**Tasks**
[A] In the discussion of Oman and Baluchistan, what did Oman cede to Pakistan in 1958, and what did it get in return?
[B] The discussion of Oman and Baluchistan proposes an alliance of Karzai, the Northern Alliance, the Baluchis and the Sultan of Oman. Using the text's own reasoning, explain what advantage such an alliance would have.
[C] Write the next part of the discussion of Oman and Baluchistan, picking up after its final line.

**Document passage**
'''

In the early 19th century, Oman was the most powerful state in Arabia, controlling Zanzibar, the southern coast of Iran, and much of Baluchistan (between Pakistan and Iran). Zanzibar was separated from Oman in 1856, and the Persian coast and much of Baluchistan was detached from Oman during the latter half of the 19th century. In 1958 Oman's sole remaining Baluchi possession, the city-state of Gwadar, was ceded to Pakistan in return for a monetary settlement

http://travel2.nytimes.com/2004/07/15/travel/NYT_ALMANAC_WORLD_OMAN.html?ex=1160452800&en=fb1ecbd097d3e773&ei=5070

Is there an exploitable modernizing nexus there that could tie Pashtun Karzai, the Afghan Northern Alliance, the Baluchis and the Sultan of Oman? He has managed to keep the lid on his country since the 1970s and has been slowly converting the country into a modern state with a bicameral legislature and universal suffrage for men and women over 21.

Such an alliance would have the advantage of creating one friendly entity that straddled Iran's access to the Indian Ocean as well as putting pressure on Pakistan and Iran.

 
More than that, this is a great avenue for the "purple finger" strategy to gain more traction in SW Asia. If the Sultan is seen as the leading light of democratization, and his people are the ones on the front line with the "Diplomacy" and "Development" "D's", then quite a bit of oxygen will be removed from the Jihadis.
 
Further to the discussion on Balochistan/Baluchistan.  It appears that the Great Game continues.

http://www.newscentralasia.com/modules.php?name=News&file=article&sid=1188

Iran's Pasdaran, Ex-KGB, Indian Mafia, Baluchi Liberation Army, Pakistan, Dubai, Oman, China, Russia, America, Chines pipelines and ports, Anti-Pakistani training camps.......Only thing missing is James Bond.

Edit:The article seems to come from a Turkemistan friendly paper - lots articles about Gazprom and oil.
 
And here's another.  Seems, as usual, I am late to the game.

http://www.atimes.com/atimes/South_Asia/GA15Df07.html

South Asia
    Jan 15, 2005 

 
Tribals looking down a barrel in Balochistan
By Syed Saleem Shahzad

KARACHI - With its deep, warm sea waters, extremely rich mineral resources and most vital strategic position, southwestern Pakistan's Balochistan province has been the home of many regional and international intrigues for almost half a century. With the Cold War over, new players, including Iran, Oman, the United Arab Emirates, Afghanistan, India, Iran and the United States have new agendas in the region, ranging from a proposed Iran-Pakistan-India gas pipeline, oil and gas exploration, a deepsea port to military bases. ....

 
And this - from 2003.

'''

**Input data**
'''

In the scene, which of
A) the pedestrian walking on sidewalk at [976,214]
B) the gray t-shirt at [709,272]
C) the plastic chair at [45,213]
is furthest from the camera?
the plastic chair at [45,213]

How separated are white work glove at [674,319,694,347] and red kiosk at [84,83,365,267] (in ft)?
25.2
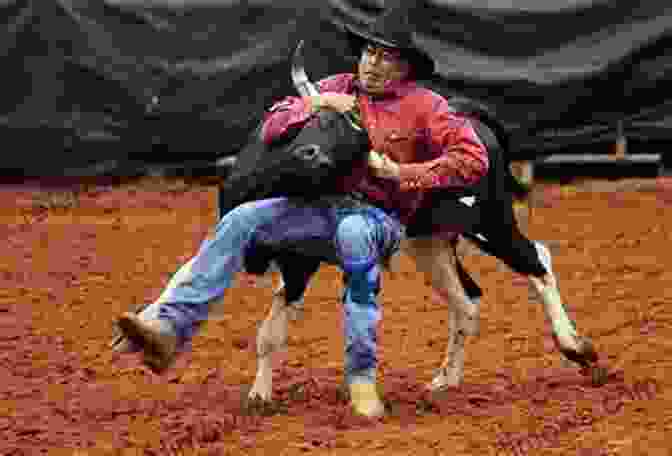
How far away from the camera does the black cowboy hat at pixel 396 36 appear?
593 centimetres

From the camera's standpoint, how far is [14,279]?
31.0 ft

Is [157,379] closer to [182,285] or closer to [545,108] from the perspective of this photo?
[182,285]

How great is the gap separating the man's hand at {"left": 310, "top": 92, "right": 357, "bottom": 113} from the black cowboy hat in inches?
10.4

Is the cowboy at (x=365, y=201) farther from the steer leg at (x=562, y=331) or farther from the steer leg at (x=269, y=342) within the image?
the steer leg at (x=562, y=331)

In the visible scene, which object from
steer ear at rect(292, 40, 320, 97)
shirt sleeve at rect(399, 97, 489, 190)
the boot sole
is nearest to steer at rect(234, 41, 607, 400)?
steer ear at rect(292, 40, 320, 97)

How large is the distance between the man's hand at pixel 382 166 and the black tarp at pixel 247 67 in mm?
6816

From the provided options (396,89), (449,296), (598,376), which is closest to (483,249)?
(449,296)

'''

**Responses to the exercise**
[A] Oman ceded Gwadar, its last Baluchi possession, to Pakistan in return for a monetary settlement.

[B] The alliance would create one friendly entity straddling Iran's access to the Indian Ocean. It would also put pressure on Pakistan and Iran.

[C]
http://www.pabe.org/news21.htm

Interesting that the other articles reference the Chinese investment in Gwadar - the port that the current Sultan of Oman's father sold to Pakistan in 1958.

Oman plans investment in Balochistan


March 10, 2003 - The Daily Dawn News Paper


Oman is planning significant investment in Balochistan, including in the expansion of Gwadar airport and construction of jetties at Gwadar port.
A number of investment projects would come under discussion when Pakistan-Oman Joint Ministerial Commission (JMC) meets here on Monday.

Adviser to the prime minister on finance Shaukat Aziz would lead Pakistani side while Sheikh Bin Hilal Bin Ali Al-Khalili, Minister of Agriculture & Fisheries of the Sultanate of Oman would lead his eight-member delegation.

The two sides would cover areas of mutual interest and economic cooperation relating to the improvement of air-traffic between the national carriers of the two countries.

The fourth session of the JMC would discuss projects relating to the extension of Gwadar airport, upgraduation of Gwadar hospital, construction of seven jetties at the Gwadar Port, provision of 100 engines by Oman to the fishermen and augmentation of water supply schemes in Balochistan.

The JMC would finalise projects for a $7 million grant announced by Sultan of Oman during his visit to Pakistan in April 2001. The Omanese government has already provided 43 new generators to the province.

For the utilization of the grant, Pakistan has already furnished projects relating to the construction of Gwadar-Hoshab Road, Water Supply Scheme from Shadi Kaur Dam to Pasni town, construction of three irrigation dams and replacement of pipes from Akrakaur Dam to Gwadar and Jiwani towns. 

So how "on-side" is the Pakistani business community of Karachi and Lahore, Sind and Punjab with the Army and the Tribes?  Are the Tribes the real reason for the army to exist?  Unrest in the hills, even moreso than unrest with India, justifies military rule to protect the people of the plains?

And, as always, China is playing its own game in the region.
 
Last one - and I will shut up for a while.  Really intriguing though.

'Balochis will rise again'
Muslim World News
By G.S. Bhargava

As a correspondent in Pakistan I had an insight into Balochistan for the first time in 1960-61. The area was in the news when Western wire services reported rumblings of revolt in Pakistan's largest province.

Luckily for me there was a knowledgeable Balochi lecturer in Rawalpindi where I was stationed. He taught history part-time in the local Gordon College. A young man in his late 20s, he was the source on Balochi developments to many of our Pakistani colleagues but they could not use most of what he told them about the happenings in the area. So they would pass it on to me.

Like Nawab Akbar Khan Bugti, 'Bugti' for short, the lecturer also was from Sui, where massive reserves of natural gas had been discovered in 1952. (There was an abortive agreement for the sale of piped Sui gas to India when Field Marshal Ayub Khan's was president.)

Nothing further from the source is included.